## Texte source
* * * * * * *
Nous aimerions découvrir la ville, les sites culturels bien entendu mais également un aspect plus actuel et authentique de la ville : as tu des quartiers a nous conseiller a tout pris? les souk? est ce qu'il y a des trucs sympas a faire en dehors de la ville? louer une voioture pour aller voir des petits villages sympas? des sites baturels intéressants?
As tu des petits restos/ bars a nous conseiller dans la ville?
Nous avons décidé de partir la bas car nous voulons allier repos et farniente (on a un hotel avec piscine!! 😎 ) mais aussi découverte de la vie égyptienne... hors de question pour nous du coup de partir en mer rouge ou en croisière!! et Le caire nous semblait trop grand et urbain pour nous...
Merci pour tes conseils!! je cherchais quelqu'un comme toi pour répondre a toutes ces questions!! 😇
bonjour
a louxor, j ai dormi du cote de la gare des trains, dans un quartier populaire.
il existe a louxor des rues pietonnes propres avec des boutiques de souvenirs.....mais il existe aussi un marche pas tres loin, j y suis tombe par hasard alors je ne peux pas te dire où il se trouve, il faut juste suivre les locaux qui ont des legumes a la main, dans ce marche je n y ai croise que peu d occidentaux.
juste au nord de la ville a 20 min peut etre a pieds tu a karnak, un temple a mes yeus incontournable.
sinon j avais loué un velo pour me rendre sur l autre rive dans la valleede rois et celle des reines.Tu peux mettre le velo dans un bateau et traverser sinon il y a un pont au sud (partir a la journee) c est plat et là tu peux t arreter le long de la route dans les hameaux et villages.il y a de l eau a dispo dans des jarres sous les arbres.
cote resto et bars, il y a ceux "reservés" aux touristes, pour ma part je frequentais plus les etablissements locaux et las bars a chicha locaux aussi.de toute facon louxor est une petite ville mais pour passer 4 ou 5 jours c est facile de ne pas s ennuyer.
Merci Foineleti pour cette description très pratique.
* * * * * * *
## Objectif 1
Recopiez le passage de l'échange sur Louxor qui s'ouvre sur les mots contenant « juste au nord » et se termine par « description très pratique. ».
## Objectif 2
Dressez la liste complète des points sur lesquels le premier message de l'échange sur Louxor demande des conseils.
## Objectif 3
Reformulez sous forme de liste concise le paragraphe de l'échange sur Louxor commençant par « il existe a louxor des rues pietonnes », en conservant ses informations principales.
* * * * * * *
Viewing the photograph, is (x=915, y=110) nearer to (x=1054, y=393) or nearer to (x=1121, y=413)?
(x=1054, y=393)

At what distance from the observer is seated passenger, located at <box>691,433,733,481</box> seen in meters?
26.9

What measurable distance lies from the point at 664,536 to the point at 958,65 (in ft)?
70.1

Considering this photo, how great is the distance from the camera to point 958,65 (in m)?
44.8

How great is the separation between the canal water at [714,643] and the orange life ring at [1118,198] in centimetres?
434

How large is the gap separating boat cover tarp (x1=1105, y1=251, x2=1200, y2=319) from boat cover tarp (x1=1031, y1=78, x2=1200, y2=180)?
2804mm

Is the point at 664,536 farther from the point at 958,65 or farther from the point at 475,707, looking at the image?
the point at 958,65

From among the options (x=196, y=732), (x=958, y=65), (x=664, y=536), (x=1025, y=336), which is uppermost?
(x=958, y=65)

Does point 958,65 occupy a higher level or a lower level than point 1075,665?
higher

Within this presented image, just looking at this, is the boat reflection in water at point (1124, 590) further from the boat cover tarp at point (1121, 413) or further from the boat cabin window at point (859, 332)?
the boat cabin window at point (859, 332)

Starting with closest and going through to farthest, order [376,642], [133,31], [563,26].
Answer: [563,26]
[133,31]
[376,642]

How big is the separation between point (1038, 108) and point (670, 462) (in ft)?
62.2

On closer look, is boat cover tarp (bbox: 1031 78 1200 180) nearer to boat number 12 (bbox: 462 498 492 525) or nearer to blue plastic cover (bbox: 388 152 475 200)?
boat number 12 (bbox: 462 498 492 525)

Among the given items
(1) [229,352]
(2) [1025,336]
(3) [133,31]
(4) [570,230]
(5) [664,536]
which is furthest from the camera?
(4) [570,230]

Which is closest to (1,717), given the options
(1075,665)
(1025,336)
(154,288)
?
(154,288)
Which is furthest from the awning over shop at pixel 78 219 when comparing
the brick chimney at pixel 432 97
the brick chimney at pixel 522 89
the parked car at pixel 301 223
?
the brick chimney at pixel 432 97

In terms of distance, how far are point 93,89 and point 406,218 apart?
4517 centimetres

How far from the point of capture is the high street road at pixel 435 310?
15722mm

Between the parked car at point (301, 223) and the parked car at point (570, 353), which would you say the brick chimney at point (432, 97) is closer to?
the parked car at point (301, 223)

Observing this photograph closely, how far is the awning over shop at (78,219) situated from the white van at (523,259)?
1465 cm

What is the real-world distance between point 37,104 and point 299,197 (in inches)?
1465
* * * * * * *
## Réponse rédigée 1
juste au nord de la ville a 20 min peut etre a pieds tu a karnak, un temple a mes yeus incontournable.
sinon j avais loué un velo pour me rendre sur l autre rive dans la valleede rois et celle des reines.Tu peux mettre le velo dans un bateau et traverser sinon il y a un pont au sud (partir a la journee) c est plat et là tu peux t arreter le long de la route dans les hameaux et villages.il y a de l eau a dispo dans des jarres sous les arbres.
cote resto et bars, il y a ceux "reservés" aux touristes, pour ma part je frequentais plus les etablissements locaux et las bars a chicha locaux aussi.de toute facon louxor est une petite ville mais pour passer 4 ou 5 jours c est facile de ne pas s ennuyer.
Merci Foineleti pour cette description très pratique.

## Réponse rédigée 2
- Les quartiers à recommander
- Les souks
- Les activités en dehors de la ville
- La location d'une voiture pour voir des petits villages
- Les sites naturels intéressants
- Les petits restaurants et bars de la ville

## Réponse rédigée 3
- Louxor compte des rues piétonnes propres, bordées de boutiques de souvenirs.
- Un marché se trouve aussi non loin. Il a été découvert par hasard, et son emplacement exact n'est donc pas indiqué.
- Pour le trouver, il suffit de suivre les habitants qui portent des légumes à la main.
- Peu d'Occidentaux y ont été croisés.